**Saved data entries**
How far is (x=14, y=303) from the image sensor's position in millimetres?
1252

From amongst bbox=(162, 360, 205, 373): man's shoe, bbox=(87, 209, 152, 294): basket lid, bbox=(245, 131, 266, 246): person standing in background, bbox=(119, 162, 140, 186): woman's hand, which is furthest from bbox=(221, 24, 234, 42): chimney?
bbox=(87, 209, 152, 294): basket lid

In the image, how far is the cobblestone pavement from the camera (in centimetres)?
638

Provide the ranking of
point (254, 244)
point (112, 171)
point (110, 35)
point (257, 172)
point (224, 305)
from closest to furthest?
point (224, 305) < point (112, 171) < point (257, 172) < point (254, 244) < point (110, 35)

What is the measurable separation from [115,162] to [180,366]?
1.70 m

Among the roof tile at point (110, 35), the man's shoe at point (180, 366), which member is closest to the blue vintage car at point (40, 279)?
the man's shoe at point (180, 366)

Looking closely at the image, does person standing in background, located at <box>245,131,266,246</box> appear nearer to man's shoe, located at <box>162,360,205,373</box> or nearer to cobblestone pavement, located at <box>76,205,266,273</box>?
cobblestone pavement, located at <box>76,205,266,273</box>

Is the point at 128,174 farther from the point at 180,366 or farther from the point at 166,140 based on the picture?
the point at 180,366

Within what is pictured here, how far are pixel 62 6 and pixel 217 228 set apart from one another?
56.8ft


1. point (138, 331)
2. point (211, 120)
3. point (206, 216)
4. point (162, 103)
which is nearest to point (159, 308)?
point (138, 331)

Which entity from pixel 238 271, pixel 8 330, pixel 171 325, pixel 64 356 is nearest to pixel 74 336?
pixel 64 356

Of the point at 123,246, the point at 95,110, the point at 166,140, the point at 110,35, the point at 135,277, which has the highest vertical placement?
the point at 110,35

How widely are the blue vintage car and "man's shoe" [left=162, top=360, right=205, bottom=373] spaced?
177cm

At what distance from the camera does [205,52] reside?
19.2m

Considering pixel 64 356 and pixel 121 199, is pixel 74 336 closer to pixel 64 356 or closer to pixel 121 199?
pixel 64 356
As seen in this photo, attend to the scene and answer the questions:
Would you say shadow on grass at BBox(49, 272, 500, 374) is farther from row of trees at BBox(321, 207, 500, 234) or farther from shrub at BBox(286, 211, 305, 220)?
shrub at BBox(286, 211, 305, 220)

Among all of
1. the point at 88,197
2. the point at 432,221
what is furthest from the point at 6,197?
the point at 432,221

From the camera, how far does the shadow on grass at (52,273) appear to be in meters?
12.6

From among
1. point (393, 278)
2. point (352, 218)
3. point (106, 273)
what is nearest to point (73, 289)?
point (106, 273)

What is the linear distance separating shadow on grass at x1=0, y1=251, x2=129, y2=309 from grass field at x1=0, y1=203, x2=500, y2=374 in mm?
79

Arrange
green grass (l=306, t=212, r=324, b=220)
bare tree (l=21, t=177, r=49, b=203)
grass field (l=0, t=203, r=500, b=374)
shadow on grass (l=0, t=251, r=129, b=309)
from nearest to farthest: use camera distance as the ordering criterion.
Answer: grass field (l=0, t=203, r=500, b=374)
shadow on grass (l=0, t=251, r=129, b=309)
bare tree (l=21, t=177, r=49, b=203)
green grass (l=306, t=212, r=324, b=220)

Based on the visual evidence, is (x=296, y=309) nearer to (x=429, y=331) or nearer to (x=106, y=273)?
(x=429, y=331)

**WRITTEN TASK**
Extract, word for word, the lines of the material above, starting at the line that contains "Is the point" and ending at the final line of the material, with both of those lines included.

**THE REPLY**
Is the point at 128,174 farther from the point at 180,366 or farther from the point at 166,140 based on the picture?
the point at 180,366

Within what is pictured here, how far are pixel 62 6 and pixel 217 228 set apart from one another?
56.8ft


1. point (138, 331)
2. point (211, 120)
3. point (206, 216)
4. point (162, 103)
which is nearest to point (159, 308)?
point (138, 331)

Which entity from pixel 238 271, pixel 8 330, pixel 171 325, pixel 64 356 is nearest to pixel 74 336?
pixel 64 356

Of the point at 123,246, the point at 95,110, the point at 166,140, the point at 110,35, the point at 135,277, which has the highest vertical placement?
the point at 110,35

How widely are the blue vintage car and "man's shoe" [left=162, top=360, right=205, bottom=373] spaced?
177cm

At what distance from the camera does [205,52] reside?
19.2m

Considering pixel 64 356 and pixel 121 199, is pixel 74 336 closer to pixel 64 356 or closer to pixel 121 199?
pixel 64 356
As seen in this photo, attend to the scene and answer the questions:
Would you say shadow on grass at BBox(49, 272, 500, 374) is farther from row of trees at BBox(321, 207, 500, 234) or farther from shrub at BBox(286, 211, 305, 220)?
shrub at BBox(286, 211, 305, 220)

Among all of
1. the point at 88,197
2. the point at 432,221
what is furthest from the point at 6,197?
the point at 432,221

From the camera, how far does the shadow on grass at (52,273) appear to be in meters?
12.6

From among
1. point (393, 278)
2. point (352, 218)
3. point (106, 273)
what is nearest to point (73, 289)?
point (106, 273)

What is the linear distance separating shadow on grass at x1=0, y1=251, x2=129, y2=309 from grass field at x1=0, y1=203, x2=500, y2=374 in mm?
79

Arrange
green grass (l=306, t=212, r=324, b=220)
bare tree (l=21, t=177, r=49, b=203)
grass field (l=0, t=203, r=500, b=374)
shadow on grass (l=0, t=251, r=129, b=309)
from nearest to farthest: use camera distance as the ordering criterion.
Answer: grass field (l=0, t=203, r=500, b=374)
shadow on grass (l=0, t=251, r=129, b=309)
bare tree (l=21, t=177, r=49, b=203)
green grass (l=306, t=212, r=324, b=220)

Based on the visual evidence, is (x=296, y=309) nearer to (x=429, y=331) or nearer to (x=106, y=273)?
(x=429, y=331)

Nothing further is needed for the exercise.